#### Description of the task:
Repeat the records below exactly, leaving out every picture.

Questions about pictured scenes
::::::::
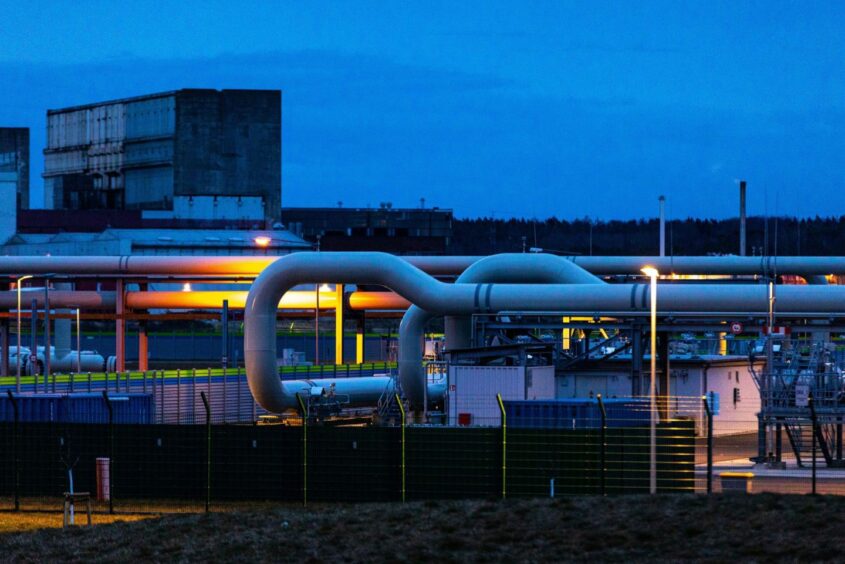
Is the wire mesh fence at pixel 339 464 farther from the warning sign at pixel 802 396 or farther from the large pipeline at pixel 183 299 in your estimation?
the large pipeline at pixel 183 299

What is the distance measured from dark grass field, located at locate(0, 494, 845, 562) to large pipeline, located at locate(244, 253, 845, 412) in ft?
74.1

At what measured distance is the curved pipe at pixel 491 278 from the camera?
5572 cm

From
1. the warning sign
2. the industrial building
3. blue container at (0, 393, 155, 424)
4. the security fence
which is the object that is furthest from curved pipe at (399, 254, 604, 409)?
the industrial building

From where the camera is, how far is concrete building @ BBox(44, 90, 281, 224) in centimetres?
12888

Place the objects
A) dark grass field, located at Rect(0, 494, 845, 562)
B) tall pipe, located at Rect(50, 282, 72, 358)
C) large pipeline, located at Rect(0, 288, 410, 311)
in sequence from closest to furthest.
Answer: dark grass field, located at Rect(0, 494, 845, 562) < large pipeline, located at Rect(0, 288, 410, 311) < tall pipe, located at Rect(50, 282, 72, 358)

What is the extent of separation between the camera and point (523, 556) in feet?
80.3

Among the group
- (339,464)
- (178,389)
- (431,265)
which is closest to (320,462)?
(339,464)

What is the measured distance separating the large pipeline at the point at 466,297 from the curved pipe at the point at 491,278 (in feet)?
9.86

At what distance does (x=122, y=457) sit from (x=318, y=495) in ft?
16.9

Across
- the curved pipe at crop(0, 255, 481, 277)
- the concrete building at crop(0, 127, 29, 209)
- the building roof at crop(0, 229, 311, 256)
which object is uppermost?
the concrete building at crop(0, 127, 29, 209)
::::::::
#### Full response:
Is the wire mesh fence at pixel 339 464 farther from the warning sign at pixel 802 396 or farther from the large pipeline at pixel 183 299 in your estimation?
the large pipeline at pixel 183 299

What is the distance measured from dark grass field, located at locate(0, 494, 845, 562) to large pipeline, located at locate(244, 253, 845, 412) in ft?
74.1

At what measured distance is the curved pipe at pixel 491 278 from the camera?
5572 cm

From
1. the warning sign
2. the industrial building
3. blue container at (0, 393, 155, 424)
4. the security fence
which is the object that is furthest from curved pipe at (399, 254, 604, 409)?
the industrial building

From where the camera is, how far is concrete building @ BBox(44, 90, 281, 224) in centimetres?
12888

Place the objects
A) dark grass field, located at Rect(0, 494, 845, 562)
B) tall pipe, located at Rect(50, 282, 72, 358)
C) large pipeline, located at Rect(0, 288, 410, 311)
in sequence from closest to furthest.
Answer: dark grass field, located at Rect(0, 494, 845, 562) < large pipeline, located at Rect(0, 288, 410, 311) < tall pipe, located at Rect(50, 282, 72, 358)

What is the extent of separation between the camera and point (523, 556) in feet?
80.3

Among the group
- (339,464)
- (178,389)
- (431,265)
which is closest to (320,462)?
(339,464)

What is the measured distance separating the large pipeline at the point at 466,297 from the curved pipe at the point at 491,278 (in feet)?
9.86

At what distance does (x=122, y=457) sit from (x=318, y=495) in ft?
16.9

Across
- the curved pipe at crop(0, 255, 481, 277)
- the concrete building at crop(0, 127, 29, 209)
- the building roof at crop(0, 229, 311, 256)
which object is uppermost?
the concrete building at crop(0, 127, 29, 209)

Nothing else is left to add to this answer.